Required task >>
Please copy out the following text on the smallness of the category of schemes of finite type word for word, from start to finish.

Selection >>
[Begin]
# Smallness of the category of schemes of finite type

Most sources about motivic homotopy theory mention that the category of (smooth) separated schemes of finite type over a (Noetherian of finite Krull dimension) base $S$ is essentially small, which is essential for the homotopy theory of its simplicial sheaves. Yet, none of the sources I came across proves or references that this category is not small, or indicates the small category that it is equivalent to. I guess the latter should be the category of (smooth) finitely generated algebras over $\Gamma(S,\mathcal{O}_S)$.

I would like to ask for a reference where such a statement is proven, preferably in more generality, if it exists.

You can prove essential smallness of the category of finite type $S$-schemes (without further assumptions), where $S$ is any scheme, as follows:

• If $S$ is affine and we only consider affine finite type $S$-schemes, these correspond to finite type $\Gamma(S)$-algebras. These are isomorphic to algebras of the form $\Gamma(S)[x_1,\dotsc,x_n]/I$ for some natural number $n$ and some ideal $I$. These algebras form a set.

• If $S$ is affine and we allow separated finite type $S$-schemes, these may be glued from affine finite type $S$-schemes $X_1,\dotsc,X_n$, $n \in \mathbb{N}$, and isomorphisms between the affine schemes $X_i \cap X_j \subseteq X_i$ and $X_j \cap X_i \subseteq X_j$. By the affine case, we can classify them by a set.
[End]
Provided information >>
[Begin]
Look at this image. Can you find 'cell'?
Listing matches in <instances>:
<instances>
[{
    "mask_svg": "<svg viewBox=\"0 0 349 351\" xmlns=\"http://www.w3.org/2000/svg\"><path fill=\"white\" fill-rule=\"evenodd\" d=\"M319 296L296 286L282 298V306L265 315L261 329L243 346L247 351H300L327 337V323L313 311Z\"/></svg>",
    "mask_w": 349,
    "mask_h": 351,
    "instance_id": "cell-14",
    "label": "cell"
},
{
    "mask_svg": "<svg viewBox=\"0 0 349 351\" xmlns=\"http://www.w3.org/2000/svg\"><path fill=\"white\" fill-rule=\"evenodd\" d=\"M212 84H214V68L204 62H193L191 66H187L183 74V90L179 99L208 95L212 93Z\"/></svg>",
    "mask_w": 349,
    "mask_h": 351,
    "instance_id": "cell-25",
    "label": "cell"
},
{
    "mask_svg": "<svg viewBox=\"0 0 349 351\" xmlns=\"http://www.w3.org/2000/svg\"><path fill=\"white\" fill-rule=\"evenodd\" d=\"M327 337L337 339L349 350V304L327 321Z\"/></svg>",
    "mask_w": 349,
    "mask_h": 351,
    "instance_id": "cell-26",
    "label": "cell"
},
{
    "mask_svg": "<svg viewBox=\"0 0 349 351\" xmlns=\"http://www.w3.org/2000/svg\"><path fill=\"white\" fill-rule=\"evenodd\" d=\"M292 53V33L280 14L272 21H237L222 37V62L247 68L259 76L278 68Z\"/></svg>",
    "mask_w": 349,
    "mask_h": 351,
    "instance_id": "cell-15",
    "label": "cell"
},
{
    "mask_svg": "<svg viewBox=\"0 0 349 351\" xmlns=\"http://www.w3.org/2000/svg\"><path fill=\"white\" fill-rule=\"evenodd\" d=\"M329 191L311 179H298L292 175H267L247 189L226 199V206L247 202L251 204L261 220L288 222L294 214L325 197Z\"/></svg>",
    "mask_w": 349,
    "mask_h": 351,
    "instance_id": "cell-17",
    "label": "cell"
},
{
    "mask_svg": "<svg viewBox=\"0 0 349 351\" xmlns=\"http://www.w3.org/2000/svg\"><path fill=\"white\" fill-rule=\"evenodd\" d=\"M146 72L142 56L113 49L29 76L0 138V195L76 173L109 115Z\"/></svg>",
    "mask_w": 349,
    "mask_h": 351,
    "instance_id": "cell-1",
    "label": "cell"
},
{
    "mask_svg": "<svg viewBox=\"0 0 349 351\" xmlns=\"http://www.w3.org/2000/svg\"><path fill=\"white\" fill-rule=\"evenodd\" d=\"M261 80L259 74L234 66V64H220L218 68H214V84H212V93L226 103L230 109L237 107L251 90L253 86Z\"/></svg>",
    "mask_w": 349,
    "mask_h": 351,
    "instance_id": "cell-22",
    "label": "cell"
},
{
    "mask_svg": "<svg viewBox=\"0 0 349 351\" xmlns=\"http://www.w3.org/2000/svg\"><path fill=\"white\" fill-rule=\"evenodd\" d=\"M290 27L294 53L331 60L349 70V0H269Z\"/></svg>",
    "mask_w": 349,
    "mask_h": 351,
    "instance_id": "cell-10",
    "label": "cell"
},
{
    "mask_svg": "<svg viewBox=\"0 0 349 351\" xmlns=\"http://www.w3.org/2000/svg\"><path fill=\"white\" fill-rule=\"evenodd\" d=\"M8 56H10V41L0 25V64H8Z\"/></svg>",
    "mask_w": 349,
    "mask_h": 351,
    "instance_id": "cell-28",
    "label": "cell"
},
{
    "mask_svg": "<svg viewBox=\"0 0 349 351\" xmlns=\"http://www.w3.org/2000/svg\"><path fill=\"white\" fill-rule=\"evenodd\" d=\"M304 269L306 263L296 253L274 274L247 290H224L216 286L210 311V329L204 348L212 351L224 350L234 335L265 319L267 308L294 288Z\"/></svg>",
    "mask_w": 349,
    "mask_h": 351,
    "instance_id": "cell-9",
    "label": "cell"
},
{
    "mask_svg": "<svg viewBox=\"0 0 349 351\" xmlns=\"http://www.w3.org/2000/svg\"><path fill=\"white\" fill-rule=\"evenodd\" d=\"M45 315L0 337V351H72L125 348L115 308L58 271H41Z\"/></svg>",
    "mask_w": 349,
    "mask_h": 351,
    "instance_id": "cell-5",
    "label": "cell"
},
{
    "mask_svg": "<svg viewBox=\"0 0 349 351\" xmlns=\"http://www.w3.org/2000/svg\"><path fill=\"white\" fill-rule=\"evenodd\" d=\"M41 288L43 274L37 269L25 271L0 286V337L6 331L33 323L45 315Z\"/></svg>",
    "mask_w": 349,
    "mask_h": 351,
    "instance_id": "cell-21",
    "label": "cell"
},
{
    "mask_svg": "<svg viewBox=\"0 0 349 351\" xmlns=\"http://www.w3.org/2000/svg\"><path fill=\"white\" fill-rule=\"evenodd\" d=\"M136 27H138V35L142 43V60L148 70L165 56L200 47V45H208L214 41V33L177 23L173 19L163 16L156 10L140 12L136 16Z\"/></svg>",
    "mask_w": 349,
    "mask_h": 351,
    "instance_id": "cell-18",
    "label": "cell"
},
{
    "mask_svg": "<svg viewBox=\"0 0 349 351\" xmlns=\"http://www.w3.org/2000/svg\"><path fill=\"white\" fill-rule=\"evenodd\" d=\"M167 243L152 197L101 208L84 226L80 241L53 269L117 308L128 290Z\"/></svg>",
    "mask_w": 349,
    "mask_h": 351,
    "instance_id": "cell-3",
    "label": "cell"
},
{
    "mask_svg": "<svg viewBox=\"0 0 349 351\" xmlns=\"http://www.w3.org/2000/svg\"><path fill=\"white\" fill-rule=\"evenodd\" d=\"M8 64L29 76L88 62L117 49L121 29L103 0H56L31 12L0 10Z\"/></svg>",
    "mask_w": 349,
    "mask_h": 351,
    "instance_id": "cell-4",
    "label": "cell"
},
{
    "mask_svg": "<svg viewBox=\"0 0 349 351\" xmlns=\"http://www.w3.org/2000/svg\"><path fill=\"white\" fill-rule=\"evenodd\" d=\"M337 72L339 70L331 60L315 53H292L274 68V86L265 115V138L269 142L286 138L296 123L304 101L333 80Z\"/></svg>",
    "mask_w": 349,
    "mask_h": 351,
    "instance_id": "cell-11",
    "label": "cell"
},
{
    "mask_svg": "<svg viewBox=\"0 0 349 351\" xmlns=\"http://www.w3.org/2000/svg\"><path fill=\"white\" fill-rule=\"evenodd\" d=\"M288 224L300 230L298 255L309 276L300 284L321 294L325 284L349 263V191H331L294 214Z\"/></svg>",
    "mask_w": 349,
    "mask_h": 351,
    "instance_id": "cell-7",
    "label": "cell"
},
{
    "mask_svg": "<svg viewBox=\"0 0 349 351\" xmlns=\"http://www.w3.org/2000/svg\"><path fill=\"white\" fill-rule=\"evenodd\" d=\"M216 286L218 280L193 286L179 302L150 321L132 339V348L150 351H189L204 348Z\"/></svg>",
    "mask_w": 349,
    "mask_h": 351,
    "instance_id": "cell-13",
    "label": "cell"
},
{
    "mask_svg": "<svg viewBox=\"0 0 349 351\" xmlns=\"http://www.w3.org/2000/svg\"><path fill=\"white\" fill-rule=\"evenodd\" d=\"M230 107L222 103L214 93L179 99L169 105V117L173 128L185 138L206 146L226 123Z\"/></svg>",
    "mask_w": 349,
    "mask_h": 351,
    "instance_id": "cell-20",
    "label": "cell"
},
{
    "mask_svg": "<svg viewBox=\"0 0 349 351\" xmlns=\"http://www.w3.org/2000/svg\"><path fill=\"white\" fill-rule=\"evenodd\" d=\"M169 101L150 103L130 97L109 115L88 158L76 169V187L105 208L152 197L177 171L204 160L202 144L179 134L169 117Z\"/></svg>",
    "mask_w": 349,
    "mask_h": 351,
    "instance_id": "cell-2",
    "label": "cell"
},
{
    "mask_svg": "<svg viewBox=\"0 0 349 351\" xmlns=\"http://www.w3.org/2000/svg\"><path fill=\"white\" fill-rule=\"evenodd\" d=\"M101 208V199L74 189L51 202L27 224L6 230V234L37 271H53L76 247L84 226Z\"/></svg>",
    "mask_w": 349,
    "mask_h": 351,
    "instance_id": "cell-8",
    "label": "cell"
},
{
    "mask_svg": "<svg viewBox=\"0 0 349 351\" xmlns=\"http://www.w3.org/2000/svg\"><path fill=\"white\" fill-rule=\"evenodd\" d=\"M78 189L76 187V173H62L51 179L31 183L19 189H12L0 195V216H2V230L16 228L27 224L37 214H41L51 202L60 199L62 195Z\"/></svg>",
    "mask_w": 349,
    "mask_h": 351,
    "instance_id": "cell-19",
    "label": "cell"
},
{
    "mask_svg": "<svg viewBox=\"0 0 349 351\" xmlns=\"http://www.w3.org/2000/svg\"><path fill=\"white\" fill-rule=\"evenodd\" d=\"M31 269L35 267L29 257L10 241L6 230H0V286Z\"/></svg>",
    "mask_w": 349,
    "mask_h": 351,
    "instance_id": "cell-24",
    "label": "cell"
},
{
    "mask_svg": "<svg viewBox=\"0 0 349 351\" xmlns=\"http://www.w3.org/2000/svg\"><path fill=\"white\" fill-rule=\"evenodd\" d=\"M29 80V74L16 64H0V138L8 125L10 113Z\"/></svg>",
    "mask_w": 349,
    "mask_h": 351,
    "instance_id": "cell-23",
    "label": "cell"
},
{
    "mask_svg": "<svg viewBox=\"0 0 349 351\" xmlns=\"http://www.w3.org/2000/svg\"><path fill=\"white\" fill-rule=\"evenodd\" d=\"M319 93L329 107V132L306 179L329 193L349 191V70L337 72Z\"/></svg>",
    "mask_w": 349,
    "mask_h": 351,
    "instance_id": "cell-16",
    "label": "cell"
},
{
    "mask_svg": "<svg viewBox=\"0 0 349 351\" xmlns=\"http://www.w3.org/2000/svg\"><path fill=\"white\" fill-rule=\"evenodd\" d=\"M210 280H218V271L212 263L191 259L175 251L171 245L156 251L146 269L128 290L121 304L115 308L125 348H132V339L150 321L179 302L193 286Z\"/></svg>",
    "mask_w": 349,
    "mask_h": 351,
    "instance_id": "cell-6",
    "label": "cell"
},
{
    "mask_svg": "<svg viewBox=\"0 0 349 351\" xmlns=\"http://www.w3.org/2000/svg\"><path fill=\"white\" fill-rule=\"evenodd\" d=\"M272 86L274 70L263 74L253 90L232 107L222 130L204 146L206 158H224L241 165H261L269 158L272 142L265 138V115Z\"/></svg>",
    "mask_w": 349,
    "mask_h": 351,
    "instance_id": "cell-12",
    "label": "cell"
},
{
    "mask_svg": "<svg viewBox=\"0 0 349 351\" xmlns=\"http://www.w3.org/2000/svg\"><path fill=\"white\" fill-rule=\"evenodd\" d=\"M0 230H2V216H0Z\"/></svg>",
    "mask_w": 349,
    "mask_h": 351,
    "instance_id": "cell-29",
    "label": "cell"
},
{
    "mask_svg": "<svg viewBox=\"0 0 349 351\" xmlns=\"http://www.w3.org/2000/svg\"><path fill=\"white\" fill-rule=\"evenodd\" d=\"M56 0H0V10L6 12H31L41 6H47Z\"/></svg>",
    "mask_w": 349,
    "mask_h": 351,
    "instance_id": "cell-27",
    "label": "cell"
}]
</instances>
[End]
[Begin]
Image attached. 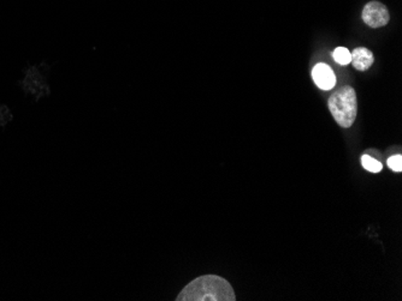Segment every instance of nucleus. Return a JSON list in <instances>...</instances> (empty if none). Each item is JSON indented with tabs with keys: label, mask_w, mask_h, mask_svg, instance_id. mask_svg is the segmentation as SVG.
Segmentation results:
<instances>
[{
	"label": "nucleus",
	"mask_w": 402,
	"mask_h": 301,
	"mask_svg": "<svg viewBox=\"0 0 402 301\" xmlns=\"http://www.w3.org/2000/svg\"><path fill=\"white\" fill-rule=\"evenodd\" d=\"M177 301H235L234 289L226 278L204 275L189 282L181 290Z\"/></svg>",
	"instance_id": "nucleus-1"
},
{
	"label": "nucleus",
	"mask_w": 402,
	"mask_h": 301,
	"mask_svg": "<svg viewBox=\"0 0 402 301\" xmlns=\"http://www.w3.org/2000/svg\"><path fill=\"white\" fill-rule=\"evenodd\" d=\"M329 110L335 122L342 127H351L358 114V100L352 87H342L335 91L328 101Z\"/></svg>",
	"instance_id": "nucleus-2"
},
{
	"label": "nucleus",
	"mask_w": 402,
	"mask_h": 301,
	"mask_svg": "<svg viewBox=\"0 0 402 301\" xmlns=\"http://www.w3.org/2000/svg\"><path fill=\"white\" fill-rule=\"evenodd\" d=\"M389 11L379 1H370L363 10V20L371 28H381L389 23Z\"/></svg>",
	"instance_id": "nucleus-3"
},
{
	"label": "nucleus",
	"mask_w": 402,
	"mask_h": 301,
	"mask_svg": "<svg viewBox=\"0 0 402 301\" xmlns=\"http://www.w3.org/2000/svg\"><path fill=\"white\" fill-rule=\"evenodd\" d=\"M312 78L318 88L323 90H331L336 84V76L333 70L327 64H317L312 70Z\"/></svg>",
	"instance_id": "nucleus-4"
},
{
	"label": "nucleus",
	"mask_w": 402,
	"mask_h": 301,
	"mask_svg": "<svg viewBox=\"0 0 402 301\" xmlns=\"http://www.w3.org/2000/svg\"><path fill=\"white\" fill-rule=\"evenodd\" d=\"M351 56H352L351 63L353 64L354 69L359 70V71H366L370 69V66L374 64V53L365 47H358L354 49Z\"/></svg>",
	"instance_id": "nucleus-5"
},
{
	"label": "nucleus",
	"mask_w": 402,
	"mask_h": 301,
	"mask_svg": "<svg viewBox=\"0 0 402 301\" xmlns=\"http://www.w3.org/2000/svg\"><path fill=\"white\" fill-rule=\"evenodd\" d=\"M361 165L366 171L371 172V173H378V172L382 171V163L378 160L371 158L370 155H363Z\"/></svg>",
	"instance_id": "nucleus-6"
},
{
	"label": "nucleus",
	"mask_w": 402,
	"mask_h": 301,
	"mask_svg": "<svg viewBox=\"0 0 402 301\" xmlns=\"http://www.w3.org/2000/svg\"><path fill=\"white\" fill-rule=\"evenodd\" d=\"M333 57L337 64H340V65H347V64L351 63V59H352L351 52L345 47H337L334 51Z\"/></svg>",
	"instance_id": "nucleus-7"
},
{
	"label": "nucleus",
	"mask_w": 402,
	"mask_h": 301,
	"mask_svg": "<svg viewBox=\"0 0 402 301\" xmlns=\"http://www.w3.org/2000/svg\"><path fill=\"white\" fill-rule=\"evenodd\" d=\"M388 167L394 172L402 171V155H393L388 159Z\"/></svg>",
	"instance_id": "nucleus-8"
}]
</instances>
[End]
Full response >>
# Smallness of the category of schemes of finite type

Most sources about motivic homotopy theory mention that the category of (smooth) separated schemes of finite type over a (Noetherian of finite Krull dimension) base $S$ is essentially small, which is essential for the homotopy theory of its simplicial sheaves. Yet, none of the sources I came across proves or references that this category is not small, or indicates the small category that it is equivalent to. I guess the latter should be the category of (smooth) finitely generated algebras over $\Gamma(S,\mathcal{O}_S)$.

I would like to ask for a reference where such a statement is proven, preferably in more generality, if it exists.

You can prove essential smallness of the category of finite type $S$-schemes (without further assumptions), where $S$ is any scheme, as follows:

• If $S$ is affine and we only consider affine finite type $S$-schemes, these correspond to finite type $\Gamma(S)$-algebras. These are isomorphic to algebras of the form $\Gamma(S)[x_1,\dotsc,x_n]/I$ for some natural number $n$ and some ideal $I$. These algebras form a set.

• If $S$ is affine and we allow separated finite type $S$-schemes, these may be glued from affine finite type $S$-schemes $X_1,\dotsc,X_n$, $n \in \mathbb{N}$, and isomorphisms between the affine schemes $X_i \cap X_j \subseteq X_i$ and $X_j \cap X_i \subseteq X_j$. By the affine case, we can classify them by a set.